セッション記号 S (固体地球科学) » S-MP 岩石学・鉱物学

[S-MP38] 鉱物の物理化学

2018年5月24日(木) 17:15 〜 18:30 ポスター会場 (幕張メッセ国際展示場 7ホール)

コンビーナ:大藤 弘明(愛媛大学地球深部ダイナミクス研究センター)、鎌田 誠司(東北大学学際科学フロンティア研究所)

[SMP38-P01] Single crystal X-ray structure study of δ-phase AlOOH-FeOOH-MgSiO2(OH)2

*石井 貴之1大平 格2川添 貴章1,4Tiziana Boffa Ballaran1鈴木 昭夫2大谷 栄治3,2 (1.バイロイト大学バイエルン地球科学研究所、2.東北大学、3.V.S. Sobolev Institute of Geology and Mineralogy、4.広島大学)

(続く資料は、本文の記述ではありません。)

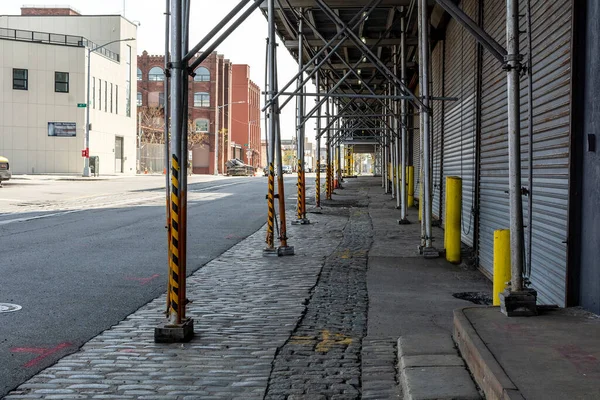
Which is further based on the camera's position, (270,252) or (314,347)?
(270,252)

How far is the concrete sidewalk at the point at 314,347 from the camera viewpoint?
15.5 feet

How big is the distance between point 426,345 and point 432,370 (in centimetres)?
74

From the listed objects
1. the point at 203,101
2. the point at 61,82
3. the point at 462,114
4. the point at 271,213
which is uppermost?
the point at 203,101

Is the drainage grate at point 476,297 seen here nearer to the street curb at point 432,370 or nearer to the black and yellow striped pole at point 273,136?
the street curb at point 432,370

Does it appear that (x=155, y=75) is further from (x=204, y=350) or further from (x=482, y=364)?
(x=482, y=364)

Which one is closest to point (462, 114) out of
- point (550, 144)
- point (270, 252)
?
point (270, 252)

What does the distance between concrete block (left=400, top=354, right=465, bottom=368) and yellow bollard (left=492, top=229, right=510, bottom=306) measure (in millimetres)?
1844

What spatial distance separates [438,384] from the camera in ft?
15.0

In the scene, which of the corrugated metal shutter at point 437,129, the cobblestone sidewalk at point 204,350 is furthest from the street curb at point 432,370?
the corrugated metal shutter at point 437,129

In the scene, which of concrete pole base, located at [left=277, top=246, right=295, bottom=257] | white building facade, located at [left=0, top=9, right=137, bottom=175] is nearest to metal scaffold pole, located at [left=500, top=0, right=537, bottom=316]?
concrete pole base, located at [left=277, top=246, right=295, bottom=257]

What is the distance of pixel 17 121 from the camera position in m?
55.3

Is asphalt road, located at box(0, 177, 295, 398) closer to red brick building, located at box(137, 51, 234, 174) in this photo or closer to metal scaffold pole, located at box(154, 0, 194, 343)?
metal scaffold pole, located at box(154, 0, 194, 343)

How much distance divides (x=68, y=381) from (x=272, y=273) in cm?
512

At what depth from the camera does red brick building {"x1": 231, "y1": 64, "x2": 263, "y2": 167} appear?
325 feet
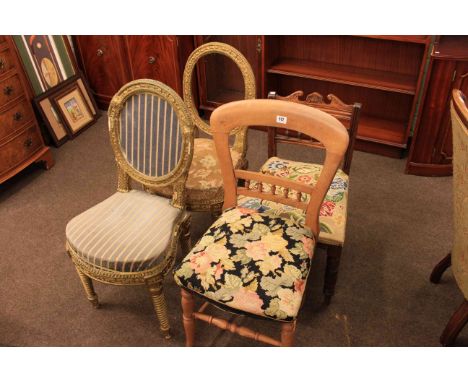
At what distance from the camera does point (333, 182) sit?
1961mm

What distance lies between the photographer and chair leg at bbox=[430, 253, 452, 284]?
202cm

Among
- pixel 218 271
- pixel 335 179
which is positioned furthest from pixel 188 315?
pixel 335 179

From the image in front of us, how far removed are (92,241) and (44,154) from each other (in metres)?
1.53

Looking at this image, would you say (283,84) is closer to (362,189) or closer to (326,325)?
(362,189)

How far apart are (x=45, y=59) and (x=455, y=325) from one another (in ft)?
10.4

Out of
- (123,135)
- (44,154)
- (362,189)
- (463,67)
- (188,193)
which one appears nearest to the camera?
(123,135)

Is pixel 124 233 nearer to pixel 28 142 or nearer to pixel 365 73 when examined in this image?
pixel 28 142

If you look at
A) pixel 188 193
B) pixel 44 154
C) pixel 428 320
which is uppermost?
pixel 188 193

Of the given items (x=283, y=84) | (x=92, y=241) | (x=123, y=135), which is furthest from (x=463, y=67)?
(x=92, y=241)

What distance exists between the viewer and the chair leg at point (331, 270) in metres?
1.76

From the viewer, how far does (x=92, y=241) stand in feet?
5.72

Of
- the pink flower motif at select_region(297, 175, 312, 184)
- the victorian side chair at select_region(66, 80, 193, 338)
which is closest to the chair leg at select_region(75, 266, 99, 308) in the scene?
the victorian side chair at select_region(66, 80, 193, 338)

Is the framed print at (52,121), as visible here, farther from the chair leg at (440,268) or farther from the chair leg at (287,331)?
the chair leg at (440,268)

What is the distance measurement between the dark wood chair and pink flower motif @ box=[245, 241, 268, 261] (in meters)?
0.29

キーワード:水、単結晶X線回折、含水鉱物、マルチアンビル高圧発生装置、高圧合成、マントル

δ-AlOOH is an important hydrous phase for understanding the Earth’s deep water cycle, which is stable in hydrous pyrolite, hydrous basalt and hydrous sediment component of slabs subducted into the mantle transition zone and lower mantle. This phase forms a solid solution with ε-FeOOH and MgSiO2(OH)2 (Phase H). Therefore, the physical and chemical properties of δ-phase AlOOH-FeOOH-MgSiO2(OH)2 solid solution are of fundamental importance to understanding the water cycle in the deep mantle. In this study, we conducted structure analyses of δ-phase AlOOH-FeOOH-MgSiO2(OH)2 solid solution by single crystal X-ray diffraction. Single crystals of pure δ-AlOOH and δ-(Al,Fe)OOH and δ-(Al,Fe,Mg,Si)OOH with Fe, Mg and Si components up to about 10 mol% were synthesized at 21 GPa and 1480 K for 4 h using a Kawai-type multi-anvil apparatus. Single crystal structure analyses of synthetic crystals were conducted by the SHELXL-97 program. The compositions for crystal structure refinements were fixed using compositional data determined with an electron microprobe operating in wavelength-dispersive mode, in which all Fe were calculated as ferric iron. Reliability factors for each crystal were converged within 6% after the anisotropic displacement factors were refined, which indicate refined structures are reasonable. Space group of δ-AlOOH (P21nm) is not changed by substitution of Al to only Fe, whereas is changed to Pnnm by addition of MgSiO2(OH)2 component. This symmetry change by MgSiO2(OH)2 components may be one of the reasons why δ-AlOOH can accommodate a large amount of MgSiO2(OH)2 component (23-44 mol%) in the deep lower mantle.